Die neue U-Bahn für Berlin nennt die BVG „J“. Per Pressemitteilung wurde daraus nun „J steht für Janz groß“. Man könnte auch sagen, „J steht für Janz spät“. Vor 30 Jahren stellte Berlin zuletzt neue Züge für die Linien des Großprofils (U5 bis U9) in Dienst. Dass das viel zu lange her ist, bemerken Fahrgäste seit vielen Jahren. Fahrten fallen aus, weil die Züge kaputt sind oder wegen irreparabler Schäden bereits verschrottet wurden. 2024 wurde der mit dem Senat vereinbarte Takt wegen der Not auf mehreren Linien ausgedünnt.

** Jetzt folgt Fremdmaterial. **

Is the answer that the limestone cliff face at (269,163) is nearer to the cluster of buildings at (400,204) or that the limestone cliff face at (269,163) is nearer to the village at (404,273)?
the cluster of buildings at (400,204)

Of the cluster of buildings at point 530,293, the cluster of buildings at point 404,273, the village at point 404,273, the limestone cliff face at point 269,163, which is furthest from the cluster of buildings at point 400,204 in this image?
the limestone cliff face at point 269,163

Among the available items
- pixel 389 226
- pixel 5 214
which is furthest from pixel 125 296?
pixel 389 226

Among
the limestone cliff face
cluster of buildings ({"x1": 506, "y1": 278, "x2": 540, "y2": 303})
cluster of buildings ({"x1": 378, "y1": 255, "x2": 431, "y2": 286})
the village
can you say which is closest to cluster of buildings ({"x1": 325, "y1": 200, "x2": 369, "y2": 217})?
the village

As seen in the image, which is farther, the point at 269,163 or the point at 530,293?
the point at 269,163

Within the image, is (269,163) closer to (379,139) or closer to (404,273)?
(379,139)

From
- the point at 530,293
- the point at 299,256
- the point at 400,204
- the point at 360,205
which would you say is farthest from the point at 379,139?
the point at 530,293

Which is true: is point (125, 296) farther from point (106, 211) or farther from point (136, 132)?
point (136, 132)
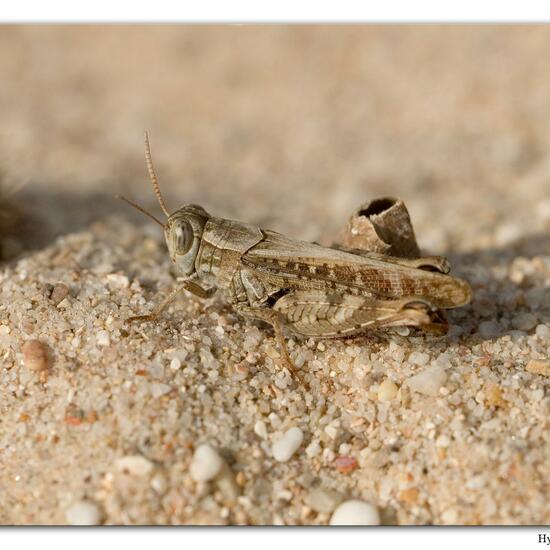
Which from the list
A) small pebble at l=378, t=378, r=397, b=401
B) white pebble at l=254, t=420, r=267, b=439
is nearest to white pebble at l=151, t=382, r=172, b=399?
white pebble at l=254, t=420, r=267, b=439

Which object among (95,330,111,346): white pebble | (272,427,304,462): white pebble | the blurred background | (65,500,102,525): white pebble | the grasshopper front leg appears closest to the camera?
(65,500,102,525): white pebble

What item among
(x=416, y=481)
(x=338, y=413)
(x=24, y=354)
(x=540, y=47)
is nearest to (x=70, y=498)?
(x=24, y=354)

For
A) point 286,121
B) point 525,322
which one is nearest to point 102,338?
point 525,322

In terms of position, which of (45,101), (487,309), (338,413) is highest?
(45,101)

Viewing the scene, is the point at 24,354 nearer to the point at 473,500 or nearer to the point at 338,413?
the point at 338,413

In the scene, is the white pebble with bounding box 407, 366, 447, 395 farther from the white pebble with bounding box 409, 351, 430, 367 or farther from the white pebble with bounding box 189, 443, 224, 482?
the white pebble with bounding box 189, 443, 224, 482

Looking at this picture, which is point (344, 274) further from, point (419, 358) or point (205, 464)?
point (205, 464)
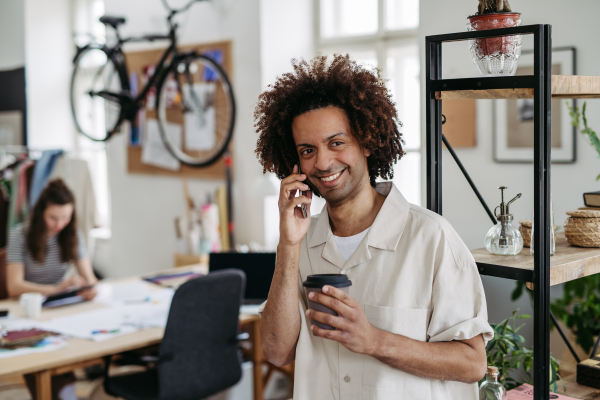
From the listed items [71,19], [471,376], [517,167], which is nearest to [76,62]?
[71,19]

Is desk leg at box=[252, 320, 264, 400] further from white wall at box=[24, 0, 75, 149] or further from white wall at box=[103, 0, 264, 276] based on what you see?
white wall at box=[24, 0, 75, 149]

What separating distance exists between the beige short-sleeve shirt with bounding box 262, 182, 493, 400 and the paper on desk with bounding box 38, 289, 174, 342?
1550 mm

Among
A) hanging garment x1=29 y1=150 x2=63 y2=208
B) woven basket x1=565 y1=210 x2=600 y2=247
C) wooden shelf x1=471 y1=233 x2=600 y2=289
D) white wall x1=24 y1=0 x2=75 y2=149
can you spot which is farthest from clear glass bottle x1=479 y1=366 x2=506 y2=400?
white wall x1=24 y1=0 x2=75 y2=149

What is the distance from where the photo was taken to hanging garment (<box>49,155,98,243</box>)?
464 centimetres

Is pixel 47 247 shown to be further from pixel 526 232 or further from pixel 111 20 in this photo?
pixel 526 232

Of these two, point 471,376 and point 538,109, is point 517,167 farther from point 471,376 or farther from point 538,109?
point 471,376

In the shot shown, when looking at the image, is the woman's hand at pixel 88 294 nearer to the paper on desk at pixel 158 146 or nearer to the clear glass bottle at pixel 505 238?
the paper on desk at pixel 158 146

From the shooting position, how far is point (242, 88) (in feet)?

Aber die Zukunft wird immerhin schon getestet. Am Donnerstagabend stellten die Berliner Verkehrsbetriebe einen der beiden Prototypen vor. Auf einem 500 Meter langen Testgleis ging es hin und her, inklusive Gefahrenbremsung. Laut BVG werden auch die Geräuschentwicklung und die Entgleisungssicherheit getestet.
Die Chefs von BVG und Stadler, Jure Mikolčić (links) und Henrik Falk.
© dpa/Fabian Sommer
Bis Fahrgäste einsteigen dürfen, wird es aber noch ein Jahr dauern. Die BVG rechnet mit sechs Monaten Tests, dann müssen die Fahrer ausgebildet werden. Auf welcher Linie die neuen Züge starten, stehe noch nicht fest, sagte BVG-Chef Henrik Falk, das sei nicht nur eine betriebliche, sondern auch eine politische Entscheidung.

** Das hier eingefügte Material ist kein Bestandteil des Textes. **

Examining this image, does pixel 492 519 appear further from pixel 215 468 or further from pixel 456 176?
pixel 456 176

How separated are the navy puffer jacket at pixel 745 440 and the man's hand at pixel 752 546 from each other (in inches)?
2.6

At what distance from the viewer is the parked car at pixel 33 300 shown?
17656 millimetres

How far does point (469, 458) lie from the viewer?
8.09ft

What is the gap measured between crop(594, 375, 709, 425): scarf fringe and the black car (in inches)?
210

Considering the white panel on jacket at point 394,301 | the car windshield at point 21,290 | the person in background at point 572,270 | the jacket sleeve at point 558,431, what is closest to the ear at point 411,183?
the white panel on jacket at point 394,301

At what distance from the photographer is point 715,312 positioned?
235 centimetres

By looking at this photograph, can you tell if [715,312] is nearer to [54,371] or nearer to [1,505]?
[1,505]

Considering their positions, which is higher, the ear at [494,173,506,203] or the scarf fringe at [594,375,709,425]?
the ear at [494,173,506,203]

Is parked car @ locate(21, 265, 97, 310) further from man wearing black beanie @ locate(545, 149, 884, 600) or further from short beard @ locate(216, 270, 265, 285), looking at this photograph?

Klarer sieht die Zukunft im Kleinprofil aus. Der kleine Bruder von „J“ heißt „JK“ und wird im September auf der U2 (Pankow-Ruhleben) starten. Parallel werde die Serienlieferung beginnen, bis Ende Dezember sollen alle 140 Wagen da sein. Die neuen Züge sollen den Betrieb „stabilisieren“, der seit Jahren unter zunehmenden Ausfällen leidet. BVG-Chef Falk verspricht all das regelrecht – zu lange warten die Fahrgäste bereits. Doch die 140 Wagen reichen nicht einmal für die U2 aus, dazu werden 216 benötigt.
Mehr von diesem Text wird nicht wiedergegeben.